His first time submitting a work for publication, he said the feedback he received from the evaluation board was helpful.
"They said it was clean and got the message across clearly, which is what I was going for in the first place," Lanham said.
The four finalists for the poster contest were Camree Mullinax, Jake Green, Lanham and D'Andre Quattlebaum.
"[Webb] worked through the comments, identified the four that seemed to be getting the most recognition then made edits per her recommendations and our recommendations," said Carole Miller with the Great Lake Allatoona Clean Up, who had an evaluation board with graphic design professionals judge the work.
While upper-level graphic design students must build a portfolio, there is no requirement students submit work for publication.

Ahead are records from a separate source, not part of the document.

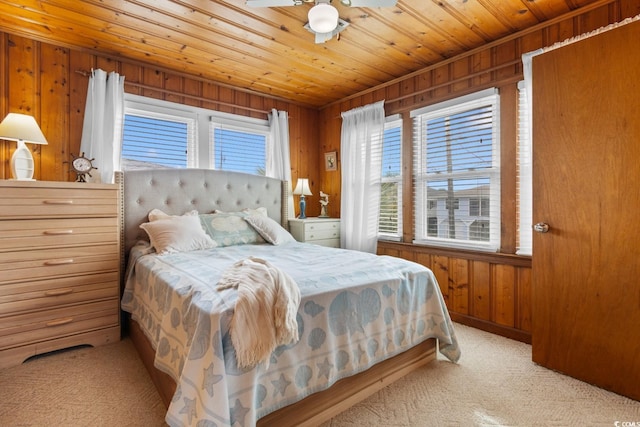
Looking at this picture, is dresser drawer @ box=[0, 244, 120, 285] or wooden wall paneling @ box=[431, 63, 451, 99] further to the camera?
wooden wall paneling @ box=[431, 63, 451, 99]

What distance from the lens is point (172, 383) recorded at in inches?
60.1

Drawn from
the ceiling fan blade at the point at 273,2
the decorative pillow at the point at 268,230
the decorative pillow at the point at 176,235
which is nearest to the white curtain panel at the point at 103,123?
the decorative pillow at the point at 176,235

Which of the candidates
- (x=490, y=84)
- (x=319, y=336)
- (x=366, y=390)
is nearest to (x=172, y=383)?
(x=319, y=336)

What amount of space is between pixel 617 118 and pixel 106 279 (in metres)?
3.57

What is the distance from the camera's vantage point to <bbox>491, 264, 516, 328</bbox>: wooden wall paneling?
2.63 meters

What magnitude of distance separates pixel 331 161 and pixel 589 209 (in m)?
2.97

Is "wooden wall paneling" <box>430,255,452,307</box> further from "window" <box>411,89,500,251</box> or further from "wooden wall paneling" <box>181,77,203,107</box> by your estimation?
"wooden wall paneling" <box>181,77,203,107</box>

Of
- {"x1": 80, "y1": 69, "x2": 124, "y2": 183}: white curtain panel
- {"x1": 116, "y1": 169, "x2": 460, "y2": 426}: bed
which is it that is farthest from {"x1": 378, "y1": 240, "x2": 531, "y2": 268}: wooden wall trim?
{"x1": 80, "y1": 69, "x2": 124, "y2": 183}: white curtain panel

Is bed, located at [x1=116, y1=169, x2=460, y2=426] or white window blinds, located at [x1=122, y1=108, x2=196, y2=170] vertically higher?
white window blinds, located at [x1=122, y1=108, x2=196, y2=170]

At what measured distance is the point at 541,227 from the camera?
83.3 inches

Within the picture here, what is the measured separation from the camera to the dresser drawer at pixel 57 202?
2.11 metres

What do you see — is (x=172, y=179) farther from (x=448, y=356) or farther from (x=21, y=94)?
(x=448, y=356)

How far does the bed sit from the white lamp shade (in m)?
0.62

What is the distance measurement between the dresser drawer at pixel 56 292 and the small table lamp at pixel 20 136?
84 centimetres
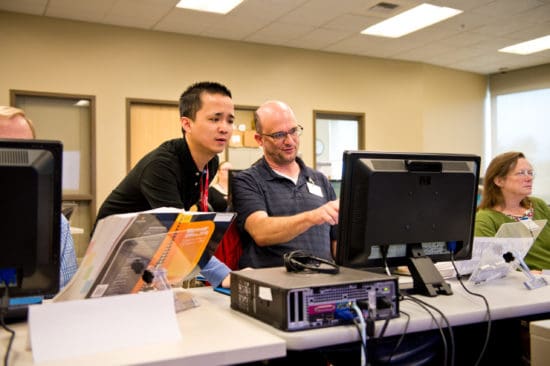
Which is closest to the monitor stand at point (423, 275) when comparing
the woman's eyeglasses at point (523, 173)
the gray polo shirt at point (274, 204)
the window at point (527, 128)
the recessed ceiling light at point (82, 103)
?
the gray polo shirt at point (274, 204)

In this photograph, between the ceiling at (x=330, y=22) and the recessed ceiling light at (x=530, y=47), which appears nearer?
the ceiling at (x=330, y=22)

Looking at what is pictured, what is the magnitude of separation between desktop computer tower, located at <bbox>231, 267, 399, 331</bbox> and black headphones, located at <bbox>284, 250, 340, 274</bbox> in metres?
0.02

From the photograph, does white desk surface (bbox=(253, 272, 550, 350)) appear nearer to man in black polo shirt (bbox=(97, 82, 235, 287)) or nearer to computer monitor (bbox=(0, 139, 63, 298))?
computer monitor (bbox=(0, 139, 63, 298))

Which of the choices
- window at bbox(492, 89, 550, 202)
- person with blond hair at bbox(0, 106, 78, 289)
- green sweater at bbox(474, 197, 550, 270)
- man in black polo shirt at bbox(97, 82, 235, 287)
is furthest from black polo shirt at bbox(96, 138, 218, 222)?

However, Webb said she felt it would be a good experience for the introductory-level students.
"The intro kids basically learn the skills, software, design concepts, design elements and how to see things and make marketing effective," Webb said.
The room is equipped with Apple Mac computers which students have used to produce posters to be displayed throughout the school.
"We do a lot inside the school, but we don't do a lot of work outside the school," Webb said. "... On a lot of the inside [designs] we work on, it's tough to get criticism on that level. They usually don't get real-world criticism and they were told [the evaluation board] is a real client and they didn't see the client face-to-face.
"Like in the real world, they were handed a job and you do it and you respond to the comments given," Webb said.
The clean up is scheduled for Sept. 22.